***** DOCUMENT TEXT *****

The first thought was Fulmer could be used in a hybrid role, spot start/long relief. But then Hinch observed the effect that adrenaline had on Fulmer when he came rip-snorting out of the bullpen in high-leverage situations.

“The more I saw him in the bullpen, the more I saw him enjoy the adrenaline part of the back of the bullpen,” Hinch said. “And then there was the performance. That ultimately was the deciding factor.”

Since Hinch committed this month to using him as one of his three late-inning options (with Gregory Soto and Jose Cisnero), Fulmer is 2-0 with four saves and two holds. He’s pitched 10 consecutive innings without allowing an earned run with 10 strikeouts and one walk.

“I’m just trying to keep doing what I’m doing and not get too high or too low,” Fulmer said. “I don’t want to change anything. I’m settling into a nice routine.”

As remarkable as the results have been, the ability for his body to respond the way it has going from pitching once every fifth day to throwing back-to-back days and three days out of four as been astounding.

“That was one of the main obstacles, trying to mentally figure that out,” Fulmer said. “It’s the fact that you have to learn how to pitch when you’re not feeling your best. You have to learn, when you’re sore or a little tight, you have to figure out a way to get it done.

“My body feels great bouncing back. I couldn’t be happier the way the body has responded.”

The question that can’t be answered right now is whether this role will be permanent for Fulmer, or will eventually lead him back to the starting rotation.

“As for the long-term view of him, any role is open,” Hinch said. “He can do anything and be pretty successful. This version of him has been very dominant. He’s got the personality and the will to do anything for the team. I don’t know what it will lead to.”

Fulmer isn’t thinking about that right now, either. As he said Saturday, there are five quality starters in the rotation now and it’s best for the team to keep that intact.

“Our job is to find his niche where he can help us win,” Hinch said. “And right now we’ve found that. Maybe a month from now it’s a different role. Maybe next year it’s a completely different role. I don’t know what’s ahead.”

For now, why mess with a good thing.

“I’m just really glad to be healthy and pitching and contributing to helping this team win,” Fulmer said. “We put in a lot of work and it’s finally starting to pay off. I am happy to be where I am.”

***** DATA *****

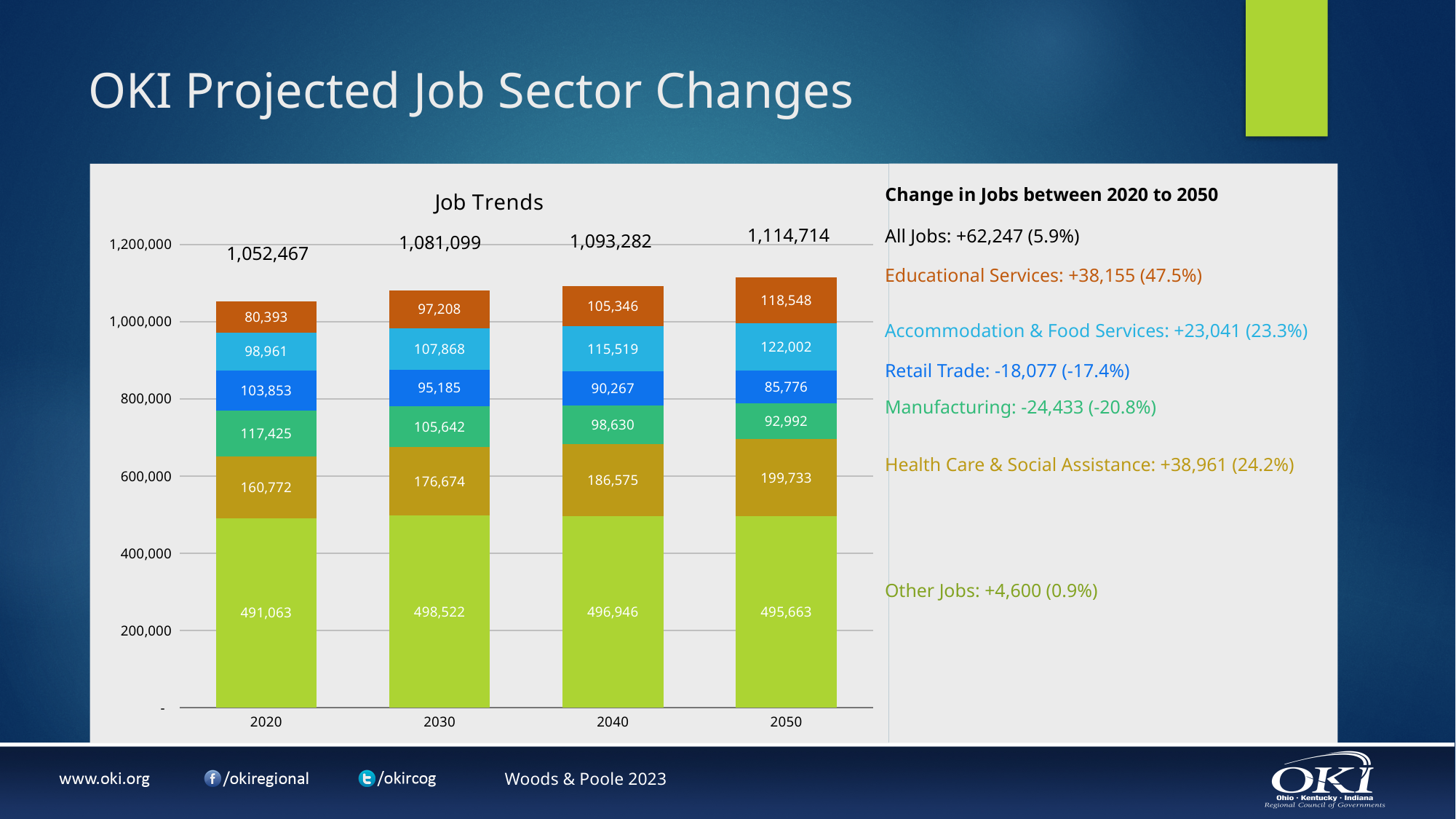
What is the total number of jobs shown above the 2020 bar in the Job Trends chart? 1,052,467 How many segments (job sectors) make up each bar in the Job Trends chart? 6 Which year has the lowest total jobs in the Job Trends chart? 2020 Do the total jobs rise or fall from 2020 to 2050 in the Job Trends chart? rise What is the value of the top (orange, Educational Services) segment of the 2040 bar? 105,346 What kind of chart is the Job Trends chart? stacked bar chart Which year has the highest total jobs in the Job Trends chart? 2050 What is the total number of jobs shown above the 2050 bar in the Job Trends chart? 1,114,714 What is the difference between the total jobs in 2050 and in 2020 in the Job Trends chart? 62,247 How many years (bars) are shown in the Job Trends chart? 4 What is the value of the bottom (lime green, Other Jobs) segment of the 2030 bar? 498,522 In the 2050 bar, which is larger: the gold Health Care & Social Assistance segment (199,733) or the green Manufacturing segment (92,992)? Health Care & Social Assistance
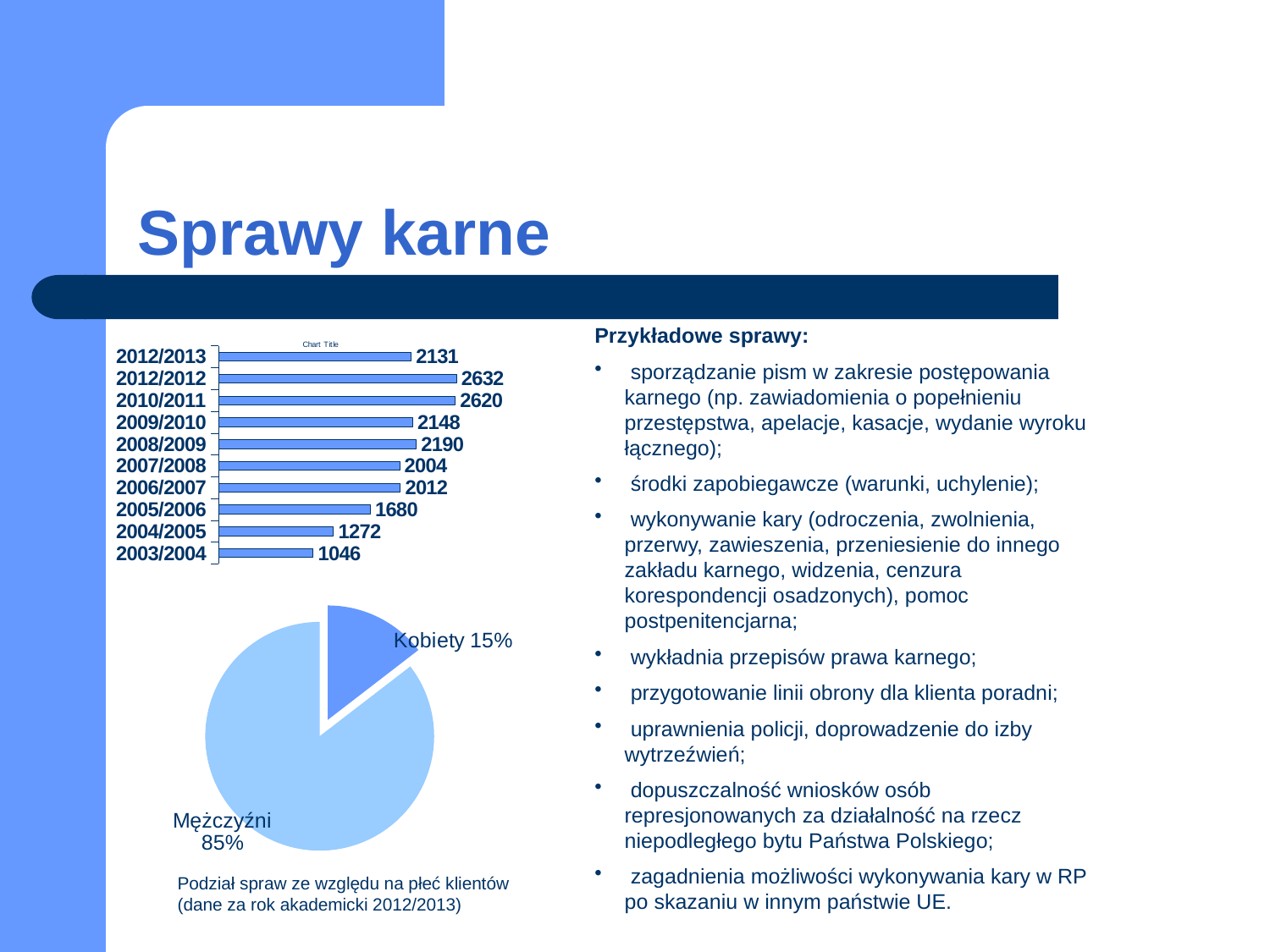
On the bar chart at the top left, what is the value for 2012/2013? 2131 What kind of chart is the chart at the bottom left of the slide? pie chart On the pie chart at the bottom left, which slice is larger, Kobiety or Mężczyźni? Mężczyźni On the bar chart at the top left, what is the value for 2003/2004? 1046 What kind of chart is the chart at the top left of the slide? bar chart On the bar chart at the top left, what is the difference between the values for 2010/2011 and 2009/2010? 472 On the bar chart at the top left, what is the value for 2005/2006? 1680 On the bar chart at the top left, which category has the lowest value? 2003/2004 On the bar chart at the top left, which category has the highest value? 2012/2012 On the bar chart at the top left, which is larger, the value for 2008/2009 or the value for 2007/2008? 2008/2009 How many categories are shown on the bar chart at the top left? 10 On the pie chart at the bottom left, what share of cases is for Kobiety? 15%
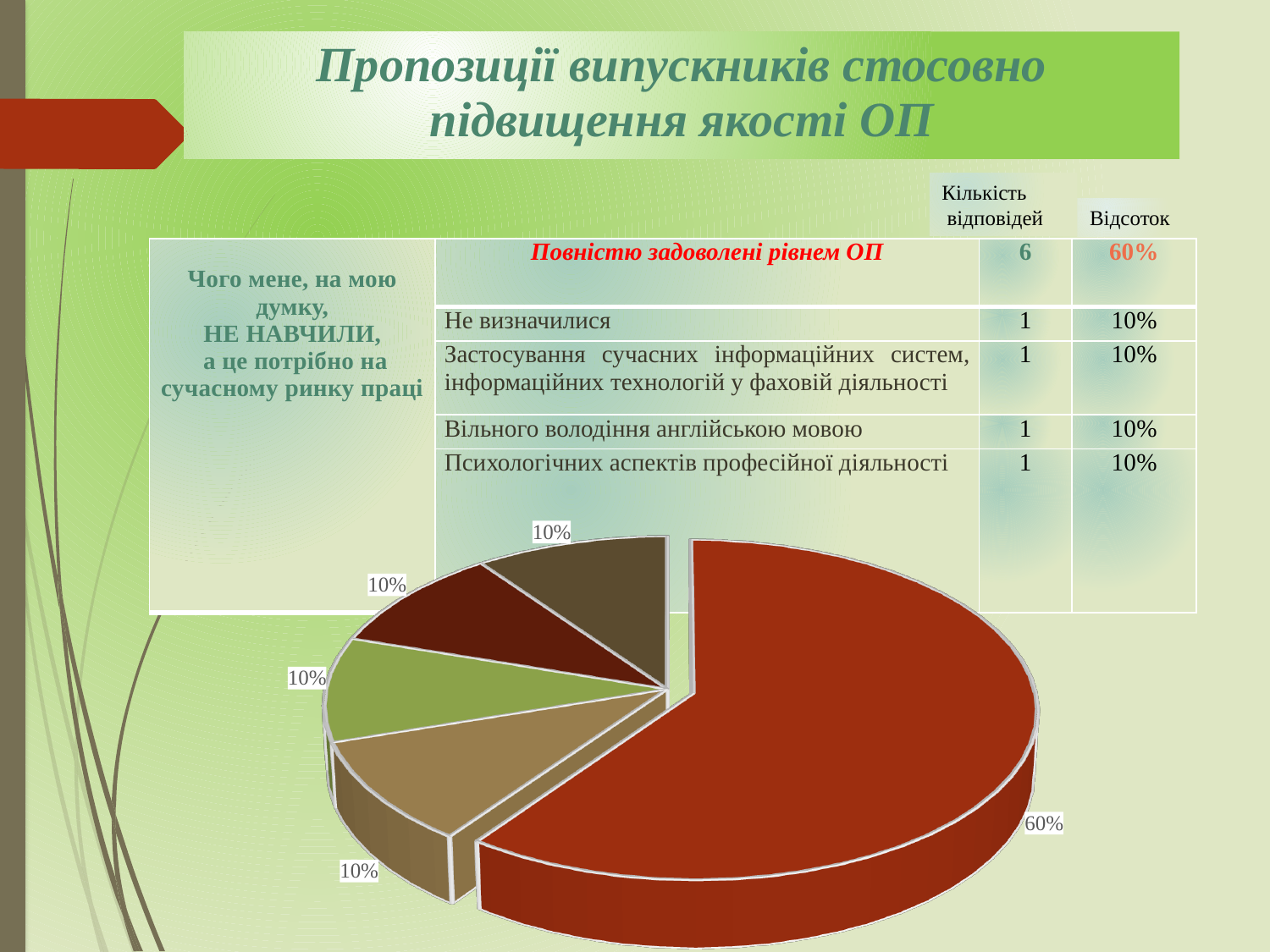
What is the smallest value labelled on the pie chart? 10% What colour is the largest slice of the pie chart? red What kind of chart is shown on the slide? pie chart What is the difference between the 60% slice and one of the 10% slices? 50% What is the combined share of the four 10% slices? 40% How many slices of the pie chart are labelled 10%? 4 What is the largest value labelled on the pie chart? 60% Does the pie chart display a legend? No Is the share of the largest slice greater or less than 50%? greater Which is larger, the red slice or the green slice? the red slice How many slices does the pie chart have? 5 What share of the pie does the large red slice represent? 60%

*****

■ TASKS TO COMPLETE
1) According to the article about Fulmer, who are Hinch's other two late-inning options?
2) Translate this sentence from the article about Fulmer into Spanish: "He’s pitched 10 consecutive innings without allowing an earned run with 10 strikeouts and one walk."
3) Condense the paragraph of the article about Fulmer that begins "Since Hinch committed this month" into one shorter sentence that keeps its main facts.

■ PER-TASK ANSWERS
1) Gregory Soto and Jose Cisnero.

2) Ha lanzado 10 entradas consecutivas sin permitir una carrera limpia, con 10 ponches y una base por bolas.

3) Since Hinch made him one of three late-inning options this month, along with Gregory Soto and Jose Cisnero, Fulmer is 2-0 with four saves and two holds and has gone 10 straight innings without an earned run, striking out 10 and walking one.